Все-таки я позволила себя домучить. Николай Иванович, повернувшись, просиял ожиданием признания. Я приклеила улыбку к своему лицу. Он был элегантно одет: костюм-тройка, рубашка, галстук – все было подобрано в тон. Розовый цвет лица говорил о здоровом образе жизни и хорошем гемоглобине. Обаяние моего экзаменующегося почти можно было потрогать руками. И вместо того, чтобы без обиняков спросить его: «Вам что, заняться нечем?», я сказала:
– Ну что ж, Вы, конечно, человек тонко и глубоко чувствующий… Но что касается песен, здесь не все однозначно. Николай, Вы слышали когда-нибудь песню «Ты – моя мелодия»?

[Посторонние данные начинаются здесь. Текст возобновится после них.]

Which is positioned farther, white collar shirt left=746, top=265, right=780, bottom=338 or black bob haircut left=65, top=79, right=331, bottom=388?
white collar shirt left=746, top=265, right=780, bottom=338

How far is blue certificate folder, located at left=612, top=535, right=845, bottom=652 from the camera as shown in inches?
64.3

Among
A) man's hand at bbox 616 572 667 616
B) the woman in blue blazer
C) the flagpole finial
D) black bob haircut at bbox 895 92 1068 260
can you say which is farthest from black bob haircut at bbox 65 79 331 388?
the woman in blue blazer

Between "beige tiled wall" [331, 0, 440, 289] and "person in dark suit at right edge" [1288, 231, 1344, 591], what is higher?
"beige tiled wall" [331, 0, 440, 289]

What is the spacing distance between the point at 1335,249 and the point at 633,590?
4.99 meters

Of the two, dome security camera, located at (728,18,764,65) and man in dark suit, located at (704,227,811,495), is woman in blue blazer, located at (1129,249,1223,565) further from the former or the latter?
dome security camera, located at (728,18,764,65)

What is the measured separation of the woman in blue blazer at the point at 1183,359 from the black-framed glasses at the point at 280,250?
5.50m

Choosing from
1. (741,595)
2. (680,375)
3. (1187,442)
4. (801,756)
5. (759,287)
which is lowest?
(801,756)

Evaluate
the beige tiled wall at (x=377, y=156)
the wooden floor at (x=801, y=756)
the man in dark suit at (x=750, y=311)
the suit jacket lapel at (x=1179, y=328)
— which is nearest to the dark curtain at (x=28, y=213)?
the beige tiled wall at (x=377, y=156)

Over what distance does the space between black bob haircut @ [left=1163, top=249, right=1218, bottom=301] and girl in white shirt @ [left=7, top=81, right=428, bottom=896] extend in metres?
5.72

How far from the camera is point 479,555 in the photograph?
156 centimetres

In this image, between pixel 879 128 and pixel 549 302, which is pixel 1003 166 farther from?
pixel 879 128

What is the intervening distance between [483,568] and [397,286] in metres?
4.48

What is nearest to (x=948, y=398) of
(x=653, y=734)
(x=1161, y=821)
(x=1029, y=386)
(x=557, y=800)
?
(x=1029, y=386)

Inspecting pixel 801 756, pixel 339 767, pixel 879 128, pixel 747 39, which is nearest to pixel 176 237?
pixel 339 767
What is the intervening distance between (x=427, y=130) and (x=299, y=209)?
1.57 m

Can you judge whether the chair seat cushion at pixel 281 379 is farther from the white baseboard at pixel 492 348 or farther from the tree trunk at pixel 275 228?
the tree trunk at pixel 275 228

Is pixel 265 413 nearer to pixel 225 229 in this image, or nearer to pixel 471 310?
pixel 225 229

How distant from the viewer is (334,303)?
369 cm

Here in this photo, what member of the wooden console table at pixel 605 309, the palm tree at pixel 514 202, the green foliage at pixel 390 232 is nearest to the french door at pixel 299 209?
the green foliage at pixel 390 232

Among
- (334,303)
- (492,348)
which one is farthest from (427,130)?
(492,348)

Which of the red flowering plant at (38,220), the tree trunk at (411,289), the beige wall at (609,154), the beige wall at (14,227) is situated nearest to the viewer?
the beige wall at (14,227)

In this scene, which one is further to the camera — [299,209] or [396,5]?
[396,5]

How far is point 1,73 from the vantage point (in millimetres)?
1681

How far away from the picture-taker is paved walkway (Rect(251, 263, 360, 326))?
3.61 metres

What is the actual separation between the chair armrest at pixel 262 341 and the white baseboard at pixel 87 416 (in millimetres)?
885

Возвышенно, пронзительно! Я считаю, это тот образец, к которому нужно стремиться. Потом Ваш вокал… По сольфеджио у Вас…
– Была тройка, – продолжил Петухов. – Знаете, когда моя родительница заговаривала о дополнительных занятиях по сольфеджио с педагогом, та намекала на свою загруженность и на то, что у нас – огород и свиньи. А у нее только талант. Мама намеки понимала, но ничего не могла поделать со своей принципиальностью. Говорила: «За то, что учителя учат, им государство платит». Потому я, наверно, остался недообразованным.
«Ну ты, похоже, не в маму, – подумала я. – С первого дня знакомства взятку спиртным предлагал».
Я сочувственно покивала и произнесла:
– И еще. Вот здесь и здесь у Вас просто «в траве сидел кузнечик». Так банально!
– Ну как «кузнечик»?! Ну почему банально?! – горячился подвергнутый критике Николай Иванович. – Давайте я Вам сыграю это место!
И он кинулся к пианино.
«Боже, только не это!» – взмолилась я мысленно и вежливо, но твердо сказала:
– Боюсь, Николай, я не смогу Вам всего объяснить. Может быть, Вам в самом деле стоит обратиться к педагогам по сольфеджио и композиции? Или попробовать самостоятельно восстановить в памяти знания по учебникам?
– Вы не могли бы помочь мне в этих занятиях? – тихо попросил Петухов.
– Думаю, ничего не выйдет! – решительно объявила я.
– И мы с Вами больше не увидимся? – опечалился неудачливый композитор. – Может, Ирочка, осчастливите меня все-таки своим визитом? Поговорим о музыке.
– Извините, я очень много работаю! И у меня дочь-подросток…
– И… муж, наверное?.. Вы замужем, Ирина?
– Да… да. И муж тоже… – пробормотала я.
Он оделся и грустно поцеловал мне руку в запястье, как раз в тот момент, когда в музыкальный зал влетала Ленка. Петухов попрощался, задумчиво глядя перед собой.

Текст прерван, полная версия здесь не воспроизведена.